Relation Explanation in Main Text

1/1a Inefficient requirements development at the start of the project cause requirements to stay vague which causes inefficiencies as it is unclear to engineers what to develop as well as changes later on in the project. This increases throughput time of the project. 4a Requirements stem from the product’s environment, including load cases brought on by

users, the physical place the product is used, etc.
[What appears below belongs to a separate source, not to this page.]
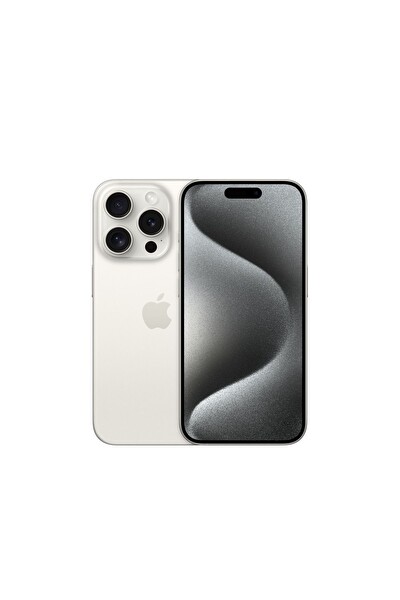 Yenilenmiş iPhone 15 Pro 1 TB Beyaz Titanyum Cep Telefonu (1 Yıl Garantili) - B Kalite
If the analysis of this environment is not done effectively, requirement defects occur in the product.

5 Any forgotten or badly formulated requirements caught during the project cause changes in the product which are filed as TCPs, or Technical Change Proposals.

5a Any forgotten or badly formulated requirements not caught will cause defects in the market (FCR)

5b Any forgotten requirements will cause proposition related product defects (No Failure Found Call Rate) as the product does not fulfill all wishes of the customer

5c Any forgotten or badly formulated requirements will cause low customer satisfaction (Net Promoter Score) as the product does not fulfill all wishes of the customer.

6/6b/6a Changes in the product during the project will cause extra time spent in the pre-production stage, more spenditure of the development budget (TIC), as changes in the design have to be made and more capital expenditure on production facilities (CAPEX), as moulds and tooling needs to be changed.

7 On a higher aggregation level, cross functional integration between R&D, Marketing, Design and Manufacturing stakeholders is key as the processes that lead to the IPD output are dependent on the team work of those stakeholders.

Relation Explanation in Appendix Appendix no

2 Adding requirements after the requirements freeze means changing the design of the product. Changes are documented as TCPs, or Technical Change Proposals.

Appendix B1

3/3b Test methods that do not match requirements cause either overspecification of the product, as the tests are too strict, or (implementation) defects, as the tests are too lenient and defects in the product slip through.

Appendix B2

3a Implementation defects, caused by too lenient test methods, cause defect products in the market. The rate of defects relative to the total production is called Field Call Rate (FCR),

Appendix B2

3c Overspecification of the product, caused by too strict test methods, cause a relative high Factory Cost Price (FCP) per product as the specifications are better than the requirements.

Appendix B2

4 A special focus on the Critical to Quality requirements cause basic requirements to be missed or to be badly defined, causing (requirement) defects in the product,

Appendix B3

4b Translating consumer requirements to technical requirements is a difficult process. Any mistakes in this process create requirements defects in the product.

Appendix B4

4c Unstructured reuse of requirements from previous projects could cause missed requirements therefore causing requirements defects.